Dataset entries:
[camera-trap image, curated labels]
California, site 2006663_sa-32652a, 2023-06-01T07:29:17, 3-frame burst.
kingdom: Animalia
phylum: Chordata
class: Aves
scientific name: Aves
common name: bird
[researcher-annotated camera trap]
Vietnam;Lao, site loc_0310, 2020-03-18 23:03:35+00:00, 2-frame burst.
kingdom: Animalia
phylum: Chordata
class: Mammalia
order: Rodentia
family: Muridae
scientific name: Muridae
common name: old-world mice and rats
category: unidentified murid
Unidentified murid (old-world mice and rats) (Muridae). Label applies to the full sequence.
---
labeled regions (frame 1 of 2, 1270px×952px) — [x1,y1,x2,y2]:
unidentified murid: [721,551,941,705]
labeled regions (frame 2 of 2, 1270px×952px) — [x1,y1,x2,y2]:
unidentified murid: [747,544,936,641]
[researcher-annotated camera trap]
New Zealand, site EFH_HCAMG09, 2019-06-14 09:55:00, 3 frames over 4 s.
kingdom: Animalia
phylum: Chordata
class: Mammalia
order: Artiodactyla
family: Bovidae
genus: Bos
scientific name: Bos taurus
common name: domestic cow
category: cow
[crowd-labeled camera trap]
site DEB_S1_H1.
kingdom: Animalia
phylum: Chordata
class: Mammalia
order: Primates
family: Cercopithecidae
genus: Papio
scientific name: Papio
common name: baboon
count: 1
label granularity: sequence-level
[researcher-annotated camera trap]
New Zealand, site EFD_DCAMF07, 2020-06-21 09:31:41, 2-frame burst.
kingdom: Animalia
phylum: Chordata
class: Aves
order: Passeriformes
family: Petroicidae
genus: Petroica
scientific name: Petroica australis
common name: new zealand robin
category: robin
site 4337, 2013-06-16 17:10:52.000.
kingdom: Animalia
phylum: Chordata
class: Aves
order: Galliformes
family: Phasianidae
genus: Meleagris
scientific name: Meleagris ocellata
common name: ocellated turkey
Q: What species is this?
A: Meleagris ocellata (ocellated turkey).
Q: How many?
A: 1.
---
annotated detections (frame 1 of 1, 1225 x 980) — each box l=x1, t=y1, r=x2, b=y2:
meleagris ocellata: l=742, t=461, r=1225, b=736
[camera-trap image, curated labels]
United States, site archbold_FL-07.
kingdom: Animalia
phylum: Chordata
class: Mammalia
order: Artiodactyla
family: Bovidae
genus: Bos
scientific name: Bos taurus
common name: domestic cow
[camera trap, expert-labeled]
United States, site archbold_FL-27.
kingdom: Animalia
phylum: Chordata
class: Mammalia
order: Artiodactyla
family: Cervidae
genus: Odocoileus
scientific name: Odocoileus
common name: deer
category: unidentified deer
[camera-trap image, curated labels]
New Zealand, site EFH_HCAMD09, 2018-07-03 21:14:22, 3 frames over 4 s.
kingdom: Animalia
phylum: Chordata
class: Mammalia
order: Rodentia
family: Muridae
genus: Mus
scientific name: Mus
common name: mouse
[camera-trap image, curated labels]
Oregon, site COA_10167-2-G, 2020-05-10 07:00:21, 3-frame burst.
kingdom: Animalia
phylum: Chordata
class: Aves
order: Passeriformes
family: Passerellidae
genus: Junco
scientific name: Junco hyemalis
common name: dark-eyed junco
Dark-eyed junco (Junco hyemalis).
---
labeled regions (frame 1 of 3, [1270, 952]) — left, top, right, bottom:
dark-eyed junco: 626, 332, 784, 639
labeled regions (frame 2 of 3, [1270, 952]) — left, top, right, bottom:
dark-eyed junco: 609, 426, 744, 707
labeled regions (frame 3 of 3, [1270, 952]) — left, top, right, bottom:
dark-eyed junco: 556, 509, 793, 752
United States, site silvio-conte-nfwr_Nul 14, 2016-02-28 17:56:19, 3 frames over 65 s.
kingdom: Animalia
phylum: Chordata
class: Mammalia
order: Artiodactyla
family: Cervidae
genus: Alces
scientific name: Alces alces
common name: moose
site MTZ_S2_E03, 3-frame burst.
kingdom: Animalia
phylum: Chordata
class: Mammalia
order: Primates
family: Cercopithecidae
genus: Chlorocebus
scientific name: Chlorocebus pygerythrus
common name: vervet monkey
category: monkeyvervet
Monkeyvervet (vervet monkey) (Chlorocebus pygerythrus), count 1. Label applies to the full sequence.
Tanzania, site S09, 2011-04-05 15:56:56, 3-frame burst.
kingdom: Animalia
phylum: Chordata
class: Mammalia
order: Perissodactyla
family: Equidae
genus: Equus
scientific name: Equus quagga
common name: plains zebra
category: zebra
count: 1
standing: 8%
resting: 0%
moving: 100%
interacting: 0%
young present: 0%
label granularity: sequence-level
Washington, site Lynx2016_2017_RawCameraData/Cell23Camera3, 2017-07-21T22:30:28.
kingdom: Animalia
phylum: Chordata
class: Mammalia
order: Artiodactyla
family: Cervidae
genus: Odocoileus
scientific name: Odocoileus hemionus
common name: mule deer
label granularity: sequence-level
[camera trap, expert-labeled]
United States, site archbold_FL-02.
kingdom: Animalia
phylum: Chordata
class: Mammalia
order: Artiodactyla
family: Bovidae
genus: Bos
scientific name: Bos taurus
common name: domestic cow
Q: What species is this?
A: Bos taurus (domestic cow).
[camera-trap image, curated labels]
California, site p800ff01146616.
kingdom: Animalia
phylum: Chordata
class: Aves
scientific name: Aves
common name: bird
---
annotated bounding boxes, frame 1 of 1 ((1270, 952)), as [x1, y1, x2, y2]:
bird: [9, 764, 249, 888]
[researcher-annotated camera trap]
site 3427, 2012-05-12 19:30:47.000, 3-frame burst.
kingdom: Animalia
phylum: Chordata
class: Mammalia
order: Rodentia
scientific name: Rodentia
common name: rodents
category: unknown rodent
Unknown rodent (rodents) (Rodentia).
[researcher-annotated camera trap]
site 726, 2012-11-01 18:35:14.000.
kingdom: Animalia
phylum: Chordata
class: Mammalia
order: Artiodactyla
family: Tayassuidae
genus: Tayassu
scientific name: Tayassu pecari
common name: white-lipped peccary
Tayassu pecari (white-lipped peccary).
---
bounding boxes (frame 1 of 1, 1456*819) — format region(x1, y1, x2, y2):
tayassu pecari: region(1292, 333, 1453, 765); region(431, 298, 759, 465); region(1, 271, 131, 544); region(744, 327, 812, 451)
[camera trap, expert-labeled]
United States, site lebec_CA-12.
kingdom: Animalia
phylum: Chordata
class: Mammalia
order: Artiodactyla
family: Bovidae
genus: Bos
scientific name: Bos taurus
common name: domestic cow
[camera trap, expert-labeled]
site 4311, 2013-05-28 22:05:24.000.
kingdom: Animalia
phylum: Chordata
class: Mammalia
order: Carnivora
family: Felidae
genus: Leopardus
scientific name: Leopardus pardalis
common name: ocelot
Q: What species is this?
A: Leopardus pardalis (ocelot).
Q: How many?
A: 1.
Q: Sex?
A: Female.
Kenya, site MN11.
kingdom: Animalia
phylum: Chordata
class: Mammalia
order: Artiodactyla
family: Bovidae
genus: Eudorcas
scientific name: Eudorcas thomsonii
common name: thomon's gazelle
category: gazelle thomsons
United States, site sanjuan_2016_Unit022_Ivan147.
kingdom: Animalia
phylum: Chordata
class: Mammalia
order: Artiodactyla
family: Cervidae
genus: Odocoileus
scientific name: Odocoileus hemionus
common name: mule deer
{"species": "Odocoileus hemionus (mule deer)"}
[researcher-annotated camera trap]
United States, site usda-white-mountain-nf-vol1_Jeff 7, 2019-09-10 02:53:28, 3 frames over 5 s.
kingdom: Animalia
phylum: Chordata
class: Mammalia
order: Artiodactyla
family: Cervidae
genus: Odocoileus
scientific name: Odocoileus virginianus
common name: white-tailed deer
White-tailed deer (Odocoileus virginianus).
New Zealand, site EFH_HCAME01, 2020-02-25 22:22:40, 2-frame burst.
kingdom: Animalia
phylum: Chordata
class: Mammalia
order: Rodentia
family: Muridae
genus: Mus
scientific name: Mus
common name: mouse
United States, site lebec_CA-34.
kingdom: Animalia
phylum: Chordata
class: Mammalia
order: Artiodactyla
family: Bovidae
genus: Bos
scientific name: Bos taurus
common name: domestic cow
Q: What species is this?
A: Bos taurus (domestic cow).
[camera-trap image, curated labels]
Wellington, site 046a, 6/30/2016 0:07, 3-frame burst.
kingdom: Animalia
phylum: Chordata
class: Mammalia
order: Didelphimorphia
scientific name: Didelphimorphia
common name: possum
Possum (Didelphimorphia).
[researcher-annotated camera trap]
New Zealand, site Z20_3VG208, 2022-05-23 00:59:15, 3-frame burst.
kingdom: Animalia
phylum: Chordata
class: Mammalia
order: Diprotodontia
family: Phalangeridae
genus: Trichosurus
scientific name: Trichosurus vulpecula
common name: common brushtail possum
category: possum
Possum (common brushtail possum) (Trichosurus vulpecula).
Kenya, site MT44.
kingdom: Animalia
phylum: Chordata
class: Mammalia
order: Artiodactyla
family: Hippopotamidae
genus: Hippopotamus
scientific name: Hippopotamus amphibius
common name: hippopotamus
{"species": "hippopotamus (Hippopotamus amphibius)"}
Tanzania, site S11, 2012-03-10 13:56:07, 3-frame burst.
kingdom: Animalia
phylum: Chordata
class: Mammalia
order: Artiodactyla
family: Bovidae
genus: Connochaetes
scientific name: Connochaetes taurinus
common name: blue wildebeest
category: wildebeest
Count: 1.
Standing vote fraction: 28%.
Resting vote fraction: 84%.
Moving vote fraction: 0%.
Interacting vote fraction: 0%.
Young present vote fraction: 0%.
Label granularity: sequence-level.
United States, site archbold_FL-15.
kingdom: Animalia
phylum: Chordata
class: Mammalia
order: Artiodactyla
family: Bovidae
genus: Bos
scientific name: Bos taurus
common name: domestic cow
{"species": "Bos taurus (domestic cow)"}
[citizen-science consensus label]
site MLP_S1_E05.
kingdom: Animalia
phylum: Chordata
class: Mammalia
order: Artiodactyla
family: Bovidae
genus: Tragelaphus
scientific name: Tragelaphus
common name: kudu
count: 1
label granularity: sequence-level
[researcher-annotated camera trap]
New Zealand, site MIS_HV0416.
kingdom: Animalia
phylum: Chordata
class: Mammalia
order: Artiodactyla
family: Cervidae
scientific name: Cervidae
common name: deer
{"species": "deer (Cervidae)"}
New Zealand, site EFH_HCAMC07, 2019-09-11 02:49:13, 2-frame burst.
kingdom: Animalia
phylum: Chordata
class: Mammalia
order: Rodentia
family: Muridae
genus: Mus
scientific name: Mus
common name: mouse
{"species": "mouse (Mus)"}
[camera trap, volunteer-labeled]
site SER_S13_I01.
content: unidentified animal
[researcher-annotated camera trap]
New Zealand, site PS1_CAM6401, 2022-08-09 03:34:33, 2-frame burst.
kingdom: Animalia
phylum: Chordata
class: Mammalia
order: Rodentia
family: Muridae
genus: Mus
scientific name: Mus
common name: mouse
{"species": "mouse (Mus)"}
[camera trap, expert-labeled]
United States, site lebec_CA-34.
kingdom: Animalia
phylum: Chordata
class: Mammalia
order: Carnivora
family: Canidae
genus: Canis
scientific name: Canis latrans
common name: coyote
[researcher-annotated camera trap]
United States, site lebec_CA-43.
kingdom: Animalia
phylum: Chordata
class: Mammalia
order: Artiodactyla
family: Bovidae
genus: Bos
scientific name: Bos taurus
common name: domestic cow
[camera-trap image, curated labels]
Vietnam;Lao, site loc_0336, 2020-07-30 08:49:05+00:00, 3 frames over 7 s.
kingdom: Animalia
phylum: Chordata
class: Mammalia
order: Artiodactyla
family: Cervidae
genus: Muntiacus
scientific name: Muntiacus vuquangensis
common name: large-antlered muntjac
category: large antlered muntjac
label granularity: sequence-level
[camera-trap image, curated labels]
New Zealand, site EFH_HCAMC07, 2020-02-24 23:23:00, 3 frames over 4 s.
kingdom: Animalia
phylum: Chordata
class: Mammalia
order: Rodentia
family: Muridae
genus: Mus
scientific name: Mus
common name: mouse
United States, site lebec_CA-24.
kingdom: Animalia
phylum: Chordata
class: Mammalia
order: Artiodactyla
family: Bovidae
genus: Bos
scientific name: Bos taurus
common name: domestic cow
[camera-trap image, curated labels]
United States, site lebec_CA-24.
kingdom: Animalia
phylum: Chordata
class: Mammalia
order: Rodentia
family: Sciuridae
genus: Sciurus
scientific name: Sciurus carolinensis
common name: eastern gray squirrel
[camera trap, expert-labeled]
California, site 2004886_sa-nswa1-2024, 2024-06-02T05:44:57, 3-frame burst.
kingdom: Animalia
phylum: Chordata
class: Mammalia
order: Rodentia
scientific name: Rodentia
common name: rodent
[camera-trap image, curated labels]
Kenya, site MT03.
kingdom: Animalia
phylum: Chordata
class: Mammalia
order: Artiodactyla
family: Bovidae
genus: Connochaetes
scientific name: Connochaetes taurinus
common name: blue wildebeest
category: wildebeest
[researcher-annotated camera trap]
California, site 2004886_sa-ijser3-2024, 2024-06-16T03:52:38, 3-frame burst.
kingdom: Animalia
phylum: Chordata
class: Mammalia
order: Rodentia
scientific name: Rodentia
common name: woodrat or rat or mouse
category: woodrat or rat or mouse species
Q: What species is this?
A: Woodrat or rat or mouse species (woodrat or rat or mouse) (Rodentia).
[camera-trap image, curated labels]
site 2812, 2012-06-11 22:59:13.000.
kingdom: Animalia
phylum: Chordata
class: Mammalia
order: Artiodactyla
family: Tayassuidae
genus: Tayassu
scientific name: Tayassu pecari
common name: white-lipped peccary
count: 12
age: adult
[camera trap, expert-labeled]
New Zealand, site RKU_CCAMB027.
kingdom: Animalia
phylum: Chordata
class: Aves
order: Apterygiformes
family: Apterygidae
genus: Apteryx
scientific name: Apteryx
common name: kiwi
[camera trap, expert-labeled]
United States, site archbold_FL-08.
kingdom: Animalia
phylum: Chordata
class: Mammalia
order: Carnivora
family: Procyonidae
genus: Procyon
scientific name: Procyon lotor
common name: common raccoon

== DIRECTIONS ==
In exact wording, restate the lines of the data above from the first through the one holding "common name: old-world mice and rats", and stop after that line.

== ANSWER FOR THIS EXERCISE ==
[camera-trap image, curated labels]
California, site 2006663_sa-32652a, 2023-06-01T07:29:17, 3-frame burst.
kingdom: Animalia
phylum: Chordata
class: Aves
scientific name: Aves
common name: bird
[researcher-annotated camera trap]
Vietnam;Lao, site loc_0310, 2020-03-18 23:03:35+00:00, 2-frame burst.
kingdom: Animalia
phylum: Chordata
class: Mammalia
order: Rodentia
family: Muridae
scientific name: Muridae
common name: old-world mice and rats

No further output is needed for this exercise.